On the occasion of the announcement of the Church Online Donations website, which “will allow members in the United States an additional method to submit their contributions to the Church,” I thought I would share how such things can be handled (but aren’t necessarily by The Church of Jesus Christ of Latter-day Saints, just to be clear) on the other side of the Atlantic. Depending on cultural and historical factors that inform how churches in Europe today finance their programs and activities–such as the strength of the relationship between church and state and who ended up with the temporal estates of ecclesiastical states back in ought-ninety-eight–the differences to practices common in the United States can be stark.

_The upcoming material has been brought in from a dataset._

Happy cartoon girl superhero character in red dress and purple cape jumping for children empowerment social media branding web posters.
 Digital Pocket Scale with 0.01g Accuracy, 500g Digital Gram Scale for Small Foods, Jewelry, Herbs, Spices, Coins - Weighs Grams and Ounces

Italy, for example, has used the “otto per mille” system since the 1980s in which taxpayers can designate a recipient–either state welfare programs or one of several recognized religions–for a portion of their income tax (0.8%). It isn’t a tax per se, simply a system that allows the tax payer a little control over what the state does with a portion of the taxes it collects and disburses anyway. Also, one’s membership status is irrelevant. If no recipient is designated, the funds are distributed among the possible recipients according to proportion of explicit declarations. Spain actually led the way with such a system in the 1970s and Hungary followed suit in the 1990s. The LDS church is recognized in Italy and could but does not participate in the scheme. I don’t know about the church’s status in Spain or Hungary, but I’m sure that it wouldn’t participate there either even if it could–“free-will offerings or bust” appears to be the church’s byword globally despite the local options that it might have.

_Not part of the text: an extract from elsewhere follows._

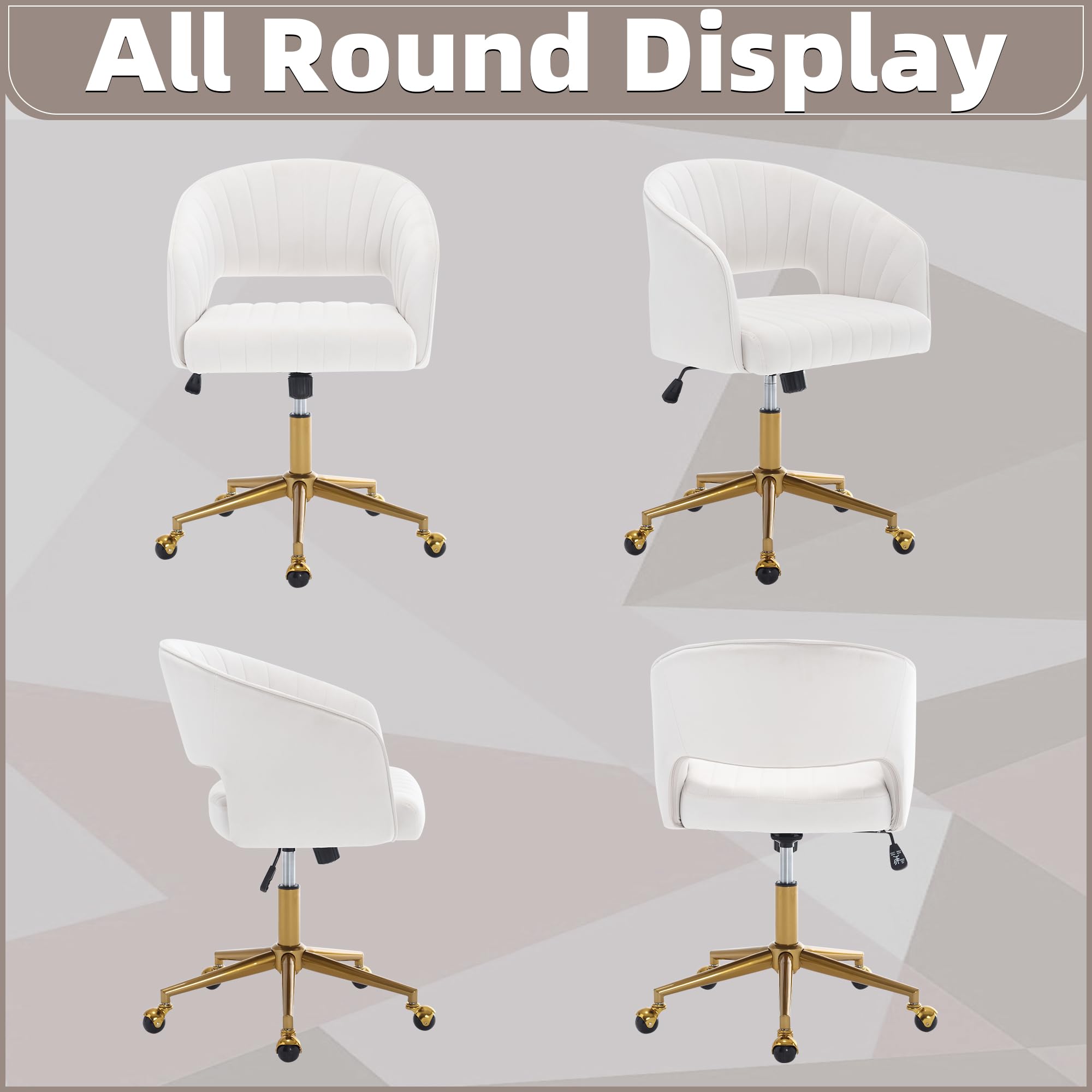 ABET Velvet Swivel Office Chair with Wheels & Adjustable Back - Modern Upholstered Desk Chair with Gold Base for Home, Living Room, Bedroom & Vanity - Cream White | Ergonomic Comfort for Work & Relaxation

Anyway, back to Europe. Germany has a real, honest-to-gosh church tax that “religious communities” and “communities of conviction” recognized as legal entities under public law may assess their members (and some non-members under certain circumstances). Depending on the federal state of residence, the tax amounts to 8% to 9% of one’s income tax; it can also be assessed on capital gains and property. In the case of Germany’s church tax, membership status does matter since a church can generally only tax its own members (exception: the non-member spouse of a part member family can be assessed if the member spouse has no or less income than the non-member spouse) and the tax is generally withheld along with other social security and income taxes by the competent tax authority. As you might guess, the long arm of German church tax is a leading cause of self-excommunication. But removing your name from membership rolls in an attempt to make an end run around the tax while trying to maintain participation in the community can be tricky–in 2012 the Federal Administrative Court held it is not possible for one to excommunication oneself for tax purposes and remain a member of (in this case) the Catholic church. And the Catholic church has decided to withhold sacraments and offices from tax dodgers. The LDS church has the necessary legal status to assess the German church tax but, like in Italy, it refrains from doing so.

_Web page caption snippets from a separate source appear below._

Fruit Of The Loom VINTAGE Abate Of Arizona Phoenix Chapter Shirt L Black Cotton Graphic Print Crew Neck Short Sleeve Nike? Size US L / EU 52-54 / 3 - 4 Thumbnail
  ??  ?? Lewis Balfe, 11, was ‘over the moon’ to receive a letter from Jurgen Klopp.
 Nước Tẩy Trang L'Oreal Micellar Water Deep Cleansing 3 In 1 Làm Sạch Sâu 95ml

Austria has a “church contribution” that is similar to Germany’s: membership matters, though due to the historical background–Joseph II seizes property, plant and equipment of various monasteries, sells it and establishes a fund to support the only churches that mattered back then; Hitler then abolishes the fund and introduces the tax to entice members to leave in droves; they don’t, the war ends and somebody’s got to pay the upkeep on all this stuff; the “contribution” is anchored in post-war law–only Catholics and Protestant have to pay. Also, it’s a real tax–1.1% of your income if you’re Catholic and 1.5% if you’re Protestant. Each denomination has its own exemptions and formulas for determining the final amount. As an aside, it is interesting to note that the Catholic church in Austria assumes that the self employed underreport their taxes and hits them up with a minimum assessment that is four times higher than wage slaves. (Two things you need to know–1) all taxes of salaried workers are automatically withheld by the employer and it is not necessary to file individual tax returns if all income is from such employment; this makes it easy for the all-seeing eye to estimate the basis for the “contribution.” 2) it is up to the individual to correct the assessment made by the contribution unit.) However, the churches in Austria can only dream of the efficient state tax collecting machine their counterparts in Germany have–here they have to do their own collection and enforcement, which puts the churches in the difficult position of trying not to alienate their membership while engaging in dunning. As you might guess, this balance is hard to maintain, and the cause of many self-excommunications in Austria is the same as in Germany.
So there you go. Unsurprisingly, (I am an American Mormon, after all) I prefer the basic approach of the The Church of Jesus Christ of Latter-day Saints where individual members are allowed to assess themselves. There’s something about a free-will offering that consecrates it in a way that an assessed tax or membership doesn’t. So I hope that in addition to reducing the administrative burden on the parties involved, this new payment system will reinforce the integrity the honor system the Church champions throughout the world by reducing the temptation to “trust, but verify” the declarations of some individuals.